Your goal =
Reproduce all of the data below without alteration; exclude every picture.

Records shown =
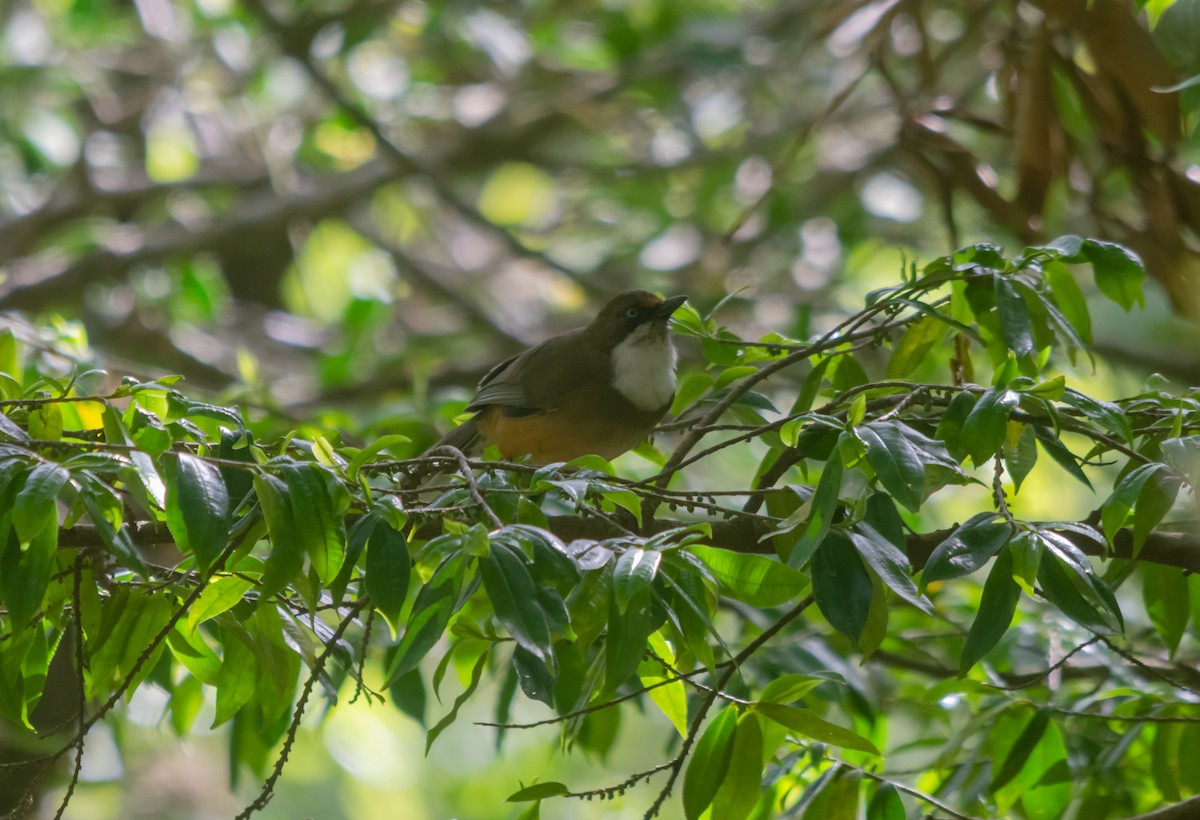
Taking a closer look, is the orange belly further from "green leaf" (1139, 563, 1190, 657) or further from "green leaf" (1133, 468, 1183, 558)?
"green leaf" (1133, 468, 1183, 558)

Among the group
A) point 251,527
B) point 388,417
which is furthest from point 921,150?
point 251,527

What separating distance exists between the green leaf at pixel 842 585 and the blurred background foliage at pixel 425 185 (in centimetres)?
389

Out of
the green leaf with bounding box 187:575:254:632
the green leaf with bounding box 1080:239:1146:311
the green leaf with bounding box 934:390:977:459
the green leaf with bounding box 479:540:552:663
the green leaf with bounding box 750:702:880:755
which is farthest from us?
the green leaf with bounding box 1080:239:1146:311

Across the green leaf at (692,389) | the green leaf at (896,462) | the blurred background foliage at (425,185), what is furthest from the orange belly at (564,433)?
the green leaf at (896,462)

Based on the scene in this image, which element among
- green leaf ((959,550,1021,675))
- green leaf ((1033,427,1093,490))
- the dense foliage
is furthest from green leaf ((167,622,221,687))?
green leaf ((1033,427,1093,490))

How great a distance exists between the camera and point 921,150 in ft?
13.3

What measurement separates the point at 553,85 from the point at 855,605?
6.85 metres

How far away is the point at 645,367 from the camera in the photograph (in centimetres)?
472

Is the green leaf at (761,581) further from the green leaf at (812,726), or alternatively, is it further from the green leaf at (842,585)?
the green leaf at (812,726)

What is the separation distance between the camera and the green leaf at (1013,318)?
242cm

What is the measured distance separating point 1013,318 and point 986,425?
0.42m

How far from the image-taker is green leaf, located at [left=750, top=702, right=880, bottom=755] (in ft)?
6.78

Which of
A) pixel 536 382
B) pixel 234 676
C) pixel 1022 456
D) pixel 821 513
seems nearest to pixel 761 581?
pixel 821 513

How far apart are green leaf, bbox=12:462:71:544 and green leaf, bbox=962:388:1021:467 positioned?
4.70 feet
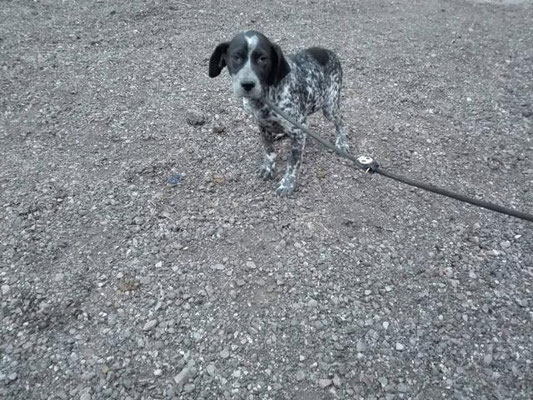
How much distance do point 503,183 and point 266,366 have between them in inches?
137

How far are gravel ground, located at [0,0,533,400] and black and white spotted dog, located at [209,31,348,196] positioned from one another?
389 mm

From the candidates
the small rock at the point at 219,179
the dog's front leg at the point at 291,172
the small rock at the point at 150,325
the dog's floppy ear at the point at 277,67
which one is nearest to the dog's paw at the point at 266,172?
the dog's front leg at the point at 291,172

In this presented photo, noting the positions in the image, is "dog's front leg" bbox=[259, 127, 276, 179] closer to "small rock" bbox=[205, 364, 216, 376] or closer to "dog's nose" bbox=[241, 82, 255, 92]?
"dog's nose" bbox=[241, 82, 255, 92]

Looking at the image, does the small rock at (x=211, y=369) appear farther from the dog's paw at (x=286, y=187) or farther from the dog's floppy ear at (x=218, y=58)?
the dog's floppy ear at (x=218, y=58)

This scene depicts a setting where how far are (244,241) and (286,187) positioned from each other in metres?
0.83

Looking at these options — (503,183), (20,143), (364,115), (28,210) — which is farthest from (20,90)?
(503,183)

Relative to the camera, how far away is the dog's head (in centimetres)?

Answer to this problem =
Taking a closer look, is the orange belly further from "green leaf" (1139, 563, 1190, 657) or further from "green leaf" (1133, 468, 1183, 558)?
"green leaf" (1133, 468, 1183, 558)

Among the group
A) point 251,527
B) point 388,417
which is furthest from point 921,150?
point 251,527

What separating distance exists between the green leaf at pixel 842 585 and the blurred background foliage at pixel 425 185 (in centimetres)?
389

Out of
the green leaf with bounding box 187:575:254:632
the green leaf with bounding box 1080:239:1146:311
the green leaf with bounding box 934:390:977:459
the green leaf with bounding box 479:540:552:663
the green leaf with bounding box 750:702:880:755
which is farthest from us?
the green leaf with bounding box 1080:239:1146:311

Across the green leaf at (692,389) | the green leaf at (896,462) | the blurred background foliage at (425,185), what is furthest from the orange belly at (564,433)?
the green leaf at (896,462)

Based on the scene in this image, which element among
- green leaf ((959,550,1021,675))
- green leaf ((1033,427,1093,490))
- the dense foliage
is furthest from green leaf ((167,622,221,687))?
green leaf ((1033,427,1093,490))

How great a distance exists between the camera and point 921,150 in ft?
13.3

What measurement separates the point at 553,85 from the point at 855,605?
6.85 metres

How far away is the point at 645,367 from the camera in the photograph (in centimetres)?
472

Is the green leaf at (761,581) further from the green leaf at (812,726), or alternatively, is it further from the green leaf at (842,585)?
the green leaf at (812,726)

What is the separation distance between the camera and the green leaf at (1013,318)?
242cm

What is the measured distance separating point 1013,318 and point 986,425?
0.42m

How far from the image-taker is green leaf, located at [left=750, top=702, right=880, bottom=755] (in ft)?
6.78

Which of
A) pixel 536 382
B) pixel 234 676
C) pixel 1022 456
D) pixel 821 513
seems nearest to pixel 761 581?
pixel 821 513

How far apart are green leaf, bbox=12:462:71:544 and green leaf, bbox=962:388:1021:467 positioned?
4.70 feet
How much distance do point 503,183 and point 266,366 have between them in inches?
137

How far are gravel ground, located at [0,0,533,400] and black and white spotted dog, located at [209,31,348,196] positioned from one another?
389 mm

From the candidates
the small rock at the point at 219,179
the dog's front leg at the point at 291,172
the small rock at the point at 150,325
the dog's floppy ear at the point at 277,67
which one is nearest to the dog's paw at the point at 266,172?
the dog's front leg at the point at 291,172

In this presented photo, noting the positions in the image, is "dog's front leg" bbox=[259, 127, 276, 179] closer to "small rock" bbox=[205, 364, 216, 376] or closer to "dog's nose" bbox=[241, 82, 255, 92]?
"dog's nose" bbox=[241, 82, 255, 92]

Looking at the image, does the small rock at (x=211, y=369) appear farther from the dog's paw at (x=286, y=187) or farther from the dog's floppy ear at (x=218, y=58)?
the dog's floppy ear at (x=218, y=58)

This scene depicts a setting where how far are (244,241) and (286,187) positioned from each other in metres?
0.83

Looking at these options — (503,183), (20,143), (364,115), (28,210) — which is farthest from (20,90)?
(503,183)

Relative to the camera, how far away is the dog's head (in centimetres)?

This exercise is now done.